**SELECTED EXCERPT**:
● ● ● ● ●

# Need your help.



## Junkman (Dec 17, 2005)

I have acquired some new rail road spikes. They are heavy iron about 6" long.
Any ideas what to do with them?:smack


----------



## KnowOneSpecial (Sep 12, 2010)

We have a utility room in our barn. The previous owners drove them into the walls every 2-3 feet all around the room. Handy as all get out when you need to hang up shovels or wires.


----------



## Junkman (Dec 17, 2005)

Great idea! That is if I let DH into them. I kind of thought of painting them gold. But, don't know why I came up with that idea.


----------



## DW (May 10, 2002)

Saw a cool dec. windmill made out of them...do you weld?


----------



## Tinker (Apr 5, 2004)

Great idea K1S! I don't get new ones, but when we walk in the summer, the kids pick up dozens of them when we walk along the tracks, and they always end up leaving them on my deck when they go home.


----------



## newfieannie (Dec 24, 2006)

I've got a big tub of those in the barn. must have had them for 35 years or so. never did know what to do with them.i never did know where they came from. they were just there one day. didn't like to put them in the landfill. i dont think it would be allowed now anyway. ~Georgia.


----------



## Peacock (Apr 12, 2006)

They'd sell for at least $5 a piece at a flea market. I'm sure of it!


----------



## BackfourtyMI. (Sep 3, 2007)

What about for perch's on outdoor bird feeders or houses?

Or use part of an old wood door to make the front that would hang next to the wall & another peice on top for the shelf, then put the spikes into the wood that is next to the wall for coats, etc. to hang on. Would be nice by a back entry way, mud room, etc.


----------

● ● ● ● ●

**MATERIAL SHOWN**:

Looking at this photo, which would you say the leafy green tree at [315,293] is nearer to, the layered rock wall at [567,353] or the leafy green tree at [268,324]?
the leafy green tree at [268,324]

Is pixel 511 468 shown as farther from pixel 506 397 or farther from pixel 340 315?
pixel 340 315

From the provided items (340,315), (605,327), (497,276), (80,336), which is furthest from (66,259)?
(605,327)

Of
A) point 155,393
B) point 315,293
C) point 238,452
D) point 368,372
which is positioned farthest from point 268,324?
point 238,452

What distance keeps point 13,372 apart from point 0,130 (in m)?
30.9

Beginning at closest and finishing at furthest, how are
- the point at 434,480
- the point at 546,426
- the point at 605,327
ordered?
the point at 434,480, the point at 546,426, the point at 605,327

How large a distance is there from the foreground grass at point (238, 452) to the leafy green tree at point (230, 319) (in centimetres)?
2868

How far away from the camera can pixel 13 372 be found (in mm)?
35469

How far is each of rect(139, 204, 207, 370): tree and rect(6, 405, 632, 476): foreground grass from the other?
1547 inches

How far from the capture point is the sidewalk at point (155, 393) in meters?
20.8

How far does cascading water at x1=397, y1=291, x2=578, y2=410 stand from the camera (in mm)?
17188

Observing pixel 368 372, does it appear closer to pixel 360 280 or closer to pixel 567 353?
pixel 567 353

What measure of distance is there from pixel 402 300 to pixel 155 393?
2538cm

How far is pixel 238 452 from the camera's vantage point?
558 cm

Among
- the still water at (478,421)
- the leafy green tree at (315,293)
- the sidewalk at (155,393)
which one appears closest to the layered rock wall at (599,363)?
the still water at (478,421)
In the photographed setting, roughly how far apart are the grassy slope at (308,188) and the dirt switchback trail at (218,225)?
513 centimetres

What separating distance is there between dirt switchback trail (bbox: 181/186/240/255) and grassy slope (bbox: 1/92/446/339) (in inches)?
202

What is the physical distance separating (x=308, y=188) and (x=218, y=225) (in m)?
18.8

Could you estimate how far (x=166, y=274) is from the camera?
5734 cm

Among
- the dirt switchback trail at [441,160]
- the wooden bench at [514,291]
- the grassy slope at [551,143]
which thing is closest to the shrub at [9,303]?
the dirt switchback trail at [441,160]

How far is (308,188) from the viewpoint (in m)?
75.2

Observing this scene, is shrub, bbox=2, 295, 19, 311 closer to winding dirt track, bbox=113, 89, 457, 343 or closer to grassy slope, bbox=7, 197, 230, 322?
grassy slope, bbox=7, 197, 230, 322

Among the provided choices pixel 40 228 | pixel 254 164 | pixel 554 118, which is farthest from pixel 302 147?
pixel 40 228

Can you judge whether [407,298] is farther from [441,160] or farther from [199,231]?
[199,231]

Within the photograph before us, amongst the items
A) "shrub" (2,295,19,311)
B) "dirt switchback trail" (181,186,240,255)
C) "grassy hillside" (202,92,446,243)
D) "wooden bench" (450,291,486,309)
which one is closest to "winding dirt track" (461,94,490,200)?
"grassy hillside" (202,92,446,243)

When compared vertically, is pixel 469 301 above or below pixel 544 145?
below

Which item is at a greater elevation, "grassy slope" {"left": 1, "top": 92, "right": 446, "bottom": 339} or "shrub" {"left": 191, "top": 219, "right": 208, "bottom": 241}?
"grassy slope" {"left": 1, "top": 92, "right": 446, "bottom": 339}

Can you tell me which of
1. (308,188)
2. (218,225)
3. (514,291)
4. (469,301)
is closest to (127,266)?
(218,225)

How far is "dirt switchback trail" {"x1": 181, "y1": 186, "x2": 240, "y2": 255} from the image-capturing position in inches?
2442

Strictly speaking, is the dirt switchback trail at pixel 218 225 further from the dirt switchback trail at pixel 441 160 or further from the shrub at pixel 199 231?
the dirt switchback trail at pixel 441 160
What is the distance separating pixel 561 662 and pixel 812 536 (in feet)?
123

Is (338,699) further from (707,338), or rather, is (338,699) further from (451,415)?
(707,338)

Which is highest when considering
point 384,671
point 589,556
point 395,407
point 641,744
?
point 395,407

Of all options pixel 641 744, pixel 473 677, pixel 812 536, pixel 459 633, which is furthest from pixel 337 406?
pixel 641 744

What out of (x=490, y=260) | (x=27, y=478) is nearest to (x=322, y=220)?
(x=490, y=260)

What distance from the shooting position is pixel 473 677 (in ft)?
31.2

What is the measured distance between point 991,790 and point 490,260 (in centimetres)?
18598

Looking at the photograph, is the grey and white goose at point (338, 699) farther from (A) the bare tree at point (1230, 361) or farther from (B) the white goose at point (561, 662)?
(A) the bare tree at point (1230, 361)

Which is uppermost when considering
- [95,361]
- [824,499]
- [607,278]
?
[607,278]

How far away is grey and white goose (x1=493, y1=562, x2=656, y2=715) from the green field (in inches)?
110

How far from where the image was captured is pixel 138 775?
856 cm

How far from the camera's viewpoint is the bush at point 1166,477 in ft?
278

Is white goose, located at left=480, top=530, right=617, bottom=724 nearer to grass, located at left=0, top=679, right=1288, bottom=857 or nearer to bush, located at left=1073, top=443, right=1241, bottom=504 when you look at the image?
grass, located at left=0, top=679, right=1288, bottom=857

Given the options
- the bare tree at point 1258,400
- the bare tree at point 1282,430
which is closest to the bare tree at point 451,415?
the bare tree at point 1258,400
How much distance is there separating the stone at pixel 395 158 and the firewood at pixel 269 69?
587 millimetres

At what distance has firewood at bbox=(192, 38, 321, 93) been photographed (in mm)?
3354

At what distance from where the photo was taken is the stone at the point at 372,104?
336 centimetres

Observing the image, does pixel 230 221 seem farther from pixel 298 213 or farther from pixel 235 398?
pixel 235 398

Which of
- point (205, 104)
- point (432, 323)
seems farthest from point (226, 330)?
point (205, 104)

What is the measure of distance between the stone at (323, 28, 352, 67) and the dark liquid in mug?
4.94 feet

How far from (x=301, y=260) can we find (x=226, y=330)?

● ● ● ● ●

**WORK INSTRUCTIONS**:
1. Please print the railroad spike thread from "Or use part" to "mud room, etc.".
2. According to the railroad spike thread, how far apart did the previous owners drive the spikes into the utility room walls?
The entries aren't needed for any of this.

**THE REPLIES**:
1.
Or use part of an old wood door to make the front that would hang next to the wall & another peice on top for the shelf, then put the spikes into the wood that is next to the wall for coats, etc. to hang on. Would be nice by a back entry way, mud room, etc.

2. Every 2-3 feet all around the room.